Nunca quise esquiar porque soy torpón y cagueta.

Intuía que a las primeras de cambio se me cruzarían los esquís, me rompería los dos meniscos y mi nariz se destrozaría contra una roca.

Me insistieron tanto, que accedí a pasar un fin de semana en Sierra Nevada. Mi amigo David, generoso, nos hacía un hueco en su casa y me prestaba la equipación.

Hay un curso de principiante de dos horas con el que sales preparado.

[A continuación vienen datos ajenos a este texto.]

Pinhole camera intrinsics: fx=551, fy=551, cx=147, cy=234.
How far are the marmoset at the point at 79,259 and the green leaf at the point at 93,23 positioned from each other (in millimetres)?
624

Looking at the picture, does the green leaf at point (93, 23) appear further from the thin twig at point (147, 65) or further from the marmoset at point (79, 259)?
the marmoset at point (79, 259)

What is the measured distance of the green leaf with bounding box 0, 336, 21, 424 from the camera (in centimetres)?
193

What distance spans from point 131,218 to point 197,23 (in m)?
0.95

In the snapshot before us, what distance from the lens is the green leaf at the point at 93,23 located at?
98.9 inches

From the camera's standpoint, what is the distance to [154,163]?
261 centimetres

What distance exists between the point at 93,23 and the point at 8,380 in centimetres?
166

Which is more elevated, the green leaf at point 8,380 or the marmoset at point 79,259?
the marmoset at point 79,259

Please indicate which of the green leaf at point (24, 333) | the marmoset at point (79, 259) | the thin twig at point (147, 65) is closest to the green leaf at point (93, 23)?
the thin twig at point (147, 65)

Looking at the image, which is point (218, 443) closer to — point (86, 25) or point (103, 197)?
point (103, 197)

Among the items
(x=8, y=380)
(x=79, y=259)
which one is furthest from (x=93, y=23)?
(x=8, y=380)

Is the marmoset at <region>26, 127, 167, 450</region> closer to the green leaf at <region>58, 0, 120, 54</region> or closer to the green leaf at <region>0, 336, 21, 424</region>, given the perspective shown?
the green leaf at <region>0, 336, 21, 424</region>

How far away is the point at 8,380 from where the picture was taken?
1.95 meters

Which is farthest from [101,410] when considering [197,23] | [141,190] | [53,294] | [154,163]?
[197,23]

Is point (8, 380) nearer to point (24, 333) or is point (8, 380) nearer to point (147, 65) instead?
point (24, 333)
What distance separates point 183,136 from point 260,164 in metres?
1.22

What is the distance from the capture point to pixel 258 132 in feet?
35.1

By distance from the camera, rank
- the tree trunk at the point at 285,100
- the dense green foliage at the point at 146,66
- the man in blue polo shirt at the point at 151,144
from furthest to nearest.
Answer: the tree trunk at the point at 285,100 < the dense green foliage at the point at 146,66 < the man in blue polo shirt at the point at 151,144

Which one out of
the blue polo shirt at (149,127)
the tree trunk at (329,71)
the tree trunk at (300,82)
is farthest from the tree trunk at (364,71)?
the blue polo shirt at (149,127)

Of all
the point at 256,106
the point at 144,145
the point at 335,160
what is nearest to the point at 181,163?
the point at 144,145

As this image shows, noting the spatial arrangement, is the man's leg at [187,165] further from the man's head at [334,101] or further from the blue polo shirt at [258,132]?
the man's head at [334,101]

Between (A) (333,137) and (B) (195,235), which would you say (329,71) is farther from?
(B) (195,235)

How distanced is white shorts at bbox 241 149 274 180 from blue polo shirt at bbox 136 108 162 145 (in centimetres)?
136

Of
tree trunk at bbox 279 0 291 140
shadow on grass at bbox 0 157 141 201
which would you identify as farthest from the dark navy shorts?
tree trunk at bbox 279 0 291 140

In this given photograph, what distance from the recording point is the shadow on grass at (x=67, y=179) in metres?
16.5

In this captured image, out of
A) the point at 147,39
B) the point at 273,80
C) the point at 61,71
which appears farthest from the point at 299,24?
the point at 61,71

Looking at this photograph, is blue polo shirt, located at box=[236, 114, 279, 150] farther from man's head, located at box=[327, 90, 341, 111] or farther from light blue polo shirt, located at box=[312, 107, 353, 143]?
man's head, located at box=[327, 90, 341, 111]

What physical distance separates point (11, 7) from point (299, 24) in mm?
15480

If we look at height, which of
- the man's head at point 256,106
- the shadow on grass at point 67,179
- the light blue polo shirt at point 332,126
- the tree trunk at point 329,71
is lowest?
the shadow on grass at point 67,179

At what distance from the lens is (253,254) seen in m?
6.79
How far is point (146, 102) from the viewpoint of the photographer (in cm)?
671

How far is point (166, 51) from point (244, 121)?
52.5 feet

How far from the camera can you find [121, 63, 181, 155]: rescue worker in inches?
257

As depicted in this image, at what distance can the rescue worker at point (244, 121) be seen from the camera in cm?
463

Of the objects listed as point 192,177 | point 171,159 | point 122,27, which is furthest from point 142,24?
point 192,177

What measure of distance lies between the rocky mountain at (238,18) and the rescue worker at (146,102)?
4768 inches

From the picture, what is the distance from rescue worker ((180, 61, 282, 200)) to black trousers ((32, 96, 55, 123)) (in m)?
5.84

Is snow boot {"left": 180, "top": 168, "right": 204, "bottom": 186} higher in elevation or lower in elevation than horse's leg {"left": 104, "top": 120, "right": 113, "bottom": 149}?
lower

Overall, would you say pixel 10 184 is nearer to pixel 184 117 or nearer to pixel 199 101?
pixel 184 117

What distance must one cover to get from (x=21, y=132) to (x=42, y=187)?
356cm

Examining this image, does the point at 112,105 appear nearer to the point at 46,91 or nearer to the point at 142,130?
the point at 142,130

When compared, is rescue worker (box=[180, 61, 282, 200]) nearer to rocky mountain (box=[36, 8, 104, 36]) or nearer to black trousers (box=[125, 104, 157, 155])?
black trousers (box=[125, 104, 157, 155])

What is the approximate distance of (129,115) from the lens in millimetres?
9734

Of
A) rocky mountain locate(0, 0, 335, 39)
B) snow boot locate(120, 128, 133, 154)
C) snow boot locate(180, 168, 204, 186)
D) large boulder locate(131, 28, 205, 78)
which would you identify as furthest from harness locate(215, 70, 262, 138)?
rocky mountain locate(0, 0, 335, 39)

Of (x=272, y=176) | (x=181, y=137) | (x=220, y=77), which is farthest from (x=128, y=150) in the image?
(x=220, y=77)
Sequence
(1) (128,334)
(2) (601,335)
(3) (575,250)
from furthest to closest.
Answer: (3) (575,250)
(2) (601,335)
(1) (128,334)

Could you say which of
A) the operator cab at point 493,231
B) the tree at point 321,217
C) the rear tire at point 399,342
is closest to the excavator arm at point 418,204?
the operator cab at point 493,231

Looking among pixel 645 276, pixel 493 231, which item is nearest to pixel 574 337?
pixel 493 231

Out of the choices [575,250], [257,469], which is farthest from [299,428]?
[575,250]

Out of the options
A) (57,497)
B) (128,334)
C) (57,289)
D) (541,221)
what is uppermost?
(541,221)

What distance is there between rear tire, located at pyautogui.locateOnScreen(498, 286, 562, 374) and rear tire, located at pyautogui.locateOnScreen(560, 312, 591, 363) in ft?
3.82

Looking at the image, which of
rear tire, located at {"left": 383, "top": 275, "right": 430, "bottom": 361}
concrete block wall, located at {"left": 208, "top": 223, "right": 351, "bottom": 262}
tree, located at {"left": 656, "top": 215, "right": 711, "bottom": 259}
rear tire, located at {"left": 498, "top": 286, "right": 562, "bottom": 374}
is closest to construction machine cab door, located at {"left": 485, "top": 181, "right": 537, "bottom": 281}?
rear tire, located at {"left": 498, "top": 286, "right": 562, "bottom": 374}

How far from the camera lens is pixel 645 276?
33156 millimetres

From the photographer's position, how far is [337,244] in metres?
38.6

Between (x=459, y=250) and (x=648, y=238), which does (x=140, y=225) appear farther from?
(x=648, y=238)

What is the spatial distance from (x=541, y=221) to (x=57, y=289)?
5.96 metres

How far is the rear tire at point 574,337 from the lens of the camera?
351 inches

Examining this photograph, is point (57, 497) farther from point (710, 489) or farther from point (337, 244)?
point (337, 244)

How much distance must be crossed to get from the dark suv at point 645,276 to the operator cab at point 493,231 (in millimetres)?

La formación comenzaba con los aspirantes en una casetilla de madera. Yo, andando como Robocop, tomé mi sitio. Conforme los monitores iban quedando libres, los llamaban, entraban en nuestro refugio y se llevaban al primero de la lista.

¡Álvaro!

Entonces aparecía Álvaro, un tipo de metro noventa con sonrisa Profidén, y se llevaba al cagado de turno. Avanzábamos los demás.

¡Fernando!

Otro tipo salido de una agencia de modelos.

Al menos la experiencia se ponía interesante. No sabía si iba a aprender, pero iba a pasar dos horas agradables para la vista.

Ya era yo el siguiente cuando llamaron a mi monitor.

¡Gregorio!

Y apareció un vejete encorvado de Valladolid.

Anda, chaval, vente conmigo.

Me caí no sé cuántas veces y sudé como no se puede sudar más en un sitio tan frío. En cuanto terminó la formación me acerqué a mi pandilla.

¿Dónde me puedo tomar una cerveza?

¿Una cerveza?

Mi historia con los esquís ha terminado aquí.